My time is wasted EVERYDAY
Today I have a graded discussion in English class about The Scarlet Letter. I hate discussions - I loathe them even! Mostly when I'm graded because I dont like to force what I have to say into the conversation. I much prefer to sit back and listen, and if I disagree then I'll say something... Last year, during the Huck Finn discussion I didn't say anything! Literally, I completely failed. It's so much that I'm nervous to speak up because in context of Truth and Eternity, what I say about a book in some random discussion isn't going to effect the Kingdom and it almost, really seems entirely pointless.

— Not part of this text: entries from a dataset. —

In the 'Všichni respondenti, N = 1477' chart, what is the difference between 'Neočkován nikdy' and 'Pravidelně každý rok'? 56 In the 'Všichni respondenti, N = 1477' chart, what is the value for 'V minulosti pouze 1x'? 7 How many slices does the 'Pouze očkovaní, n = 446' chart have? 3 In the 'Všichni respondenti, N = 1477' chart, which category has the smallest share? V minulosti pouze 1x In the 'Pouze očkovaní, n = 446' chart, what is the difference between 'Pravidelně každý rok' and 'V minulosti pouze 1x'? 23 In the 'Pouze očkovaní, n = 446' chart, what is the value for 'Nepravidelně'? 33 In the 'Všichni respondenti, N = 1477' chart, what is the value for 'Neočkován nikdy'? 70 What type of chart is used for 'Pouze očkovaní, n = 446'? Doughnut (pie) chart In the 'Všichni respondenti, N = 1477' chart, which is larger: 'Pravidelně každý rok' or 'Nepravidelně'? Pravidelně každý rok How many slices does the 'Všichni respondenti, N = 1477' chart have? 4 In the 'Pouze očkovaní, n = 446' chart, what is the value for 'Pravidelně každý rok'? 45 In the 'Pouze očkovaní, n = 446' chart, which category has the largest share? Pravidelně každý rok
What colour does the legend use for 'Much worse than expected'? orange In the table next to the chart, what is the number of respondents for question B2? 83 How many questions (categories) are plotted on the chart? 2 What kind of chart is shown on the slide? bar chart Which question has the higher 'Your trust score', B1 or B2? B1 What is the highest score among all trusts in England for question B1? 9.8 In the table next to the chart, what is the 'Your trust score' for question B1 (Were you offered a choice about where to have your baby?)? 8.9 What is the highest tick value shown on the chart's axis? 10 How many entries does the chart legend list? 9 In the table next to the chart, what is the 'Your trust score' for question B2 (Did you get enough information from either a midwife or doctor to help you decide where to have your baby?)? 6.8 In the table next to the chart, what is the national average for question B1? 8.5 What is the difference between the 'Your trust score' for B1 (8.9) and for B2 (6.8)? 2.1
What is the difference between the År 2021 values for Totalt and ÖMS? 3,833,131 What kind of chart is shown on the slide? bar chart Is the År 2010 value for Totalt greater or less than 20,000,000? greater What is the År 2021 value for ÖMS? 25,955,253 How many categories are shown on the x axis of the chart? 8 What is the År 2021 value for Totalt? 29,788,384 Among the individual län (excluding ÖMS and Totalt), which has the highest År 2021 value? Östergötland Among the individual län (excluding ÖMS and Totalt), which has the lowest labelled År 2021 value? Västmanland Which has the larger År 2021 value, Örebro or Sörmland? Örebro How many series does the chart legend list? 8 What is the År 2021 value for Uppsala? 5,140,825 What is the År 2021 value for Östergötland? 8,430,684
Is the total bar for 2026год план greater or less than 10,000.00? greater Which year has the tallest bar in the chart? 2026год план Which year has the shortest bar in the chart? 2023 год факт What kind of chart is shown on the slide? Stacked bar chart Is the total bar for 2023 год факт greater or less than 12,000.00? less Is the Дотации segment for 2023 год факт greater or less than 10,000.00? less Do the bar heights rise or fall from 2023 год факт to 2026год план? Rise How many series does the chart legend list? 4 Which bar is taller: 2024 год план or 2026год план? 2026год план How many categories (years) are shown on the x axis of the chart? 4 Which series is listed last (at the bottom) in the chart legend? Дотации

That is something I am definitely sturggling with lately; why do I have to learn about the constitution again and spend hours studying at night for Us history tests and then read random books from the late 1700's and study them for hours for English class and THEN memorize formulas for math class in order to pass this year and move on to trigonometry next year (yay >_> ) No, I just cant wrap my mind around these concepts; I wan't to be studying the bible for hours and be able to debate/talk about certain things in the bible - NOT a random book that in the end means nothing.
In the book I'm reading, "Searching for God knows what" by Donald Miller, he just got done talking about how the Truth is NOT a formula. People these days want everything to be in a chart, graph, or formula but that is not how God is. He said something interesting; men dont write lists about how great their gal is in order to show her how much he cares - he takes everything he loves about her and puts it in the form of a poem. Poetry, not formulas - creativity, not measurments, are what gets to the human heart. Science wants to make it all a head issue but that does nothing for us because we are beings of the heart.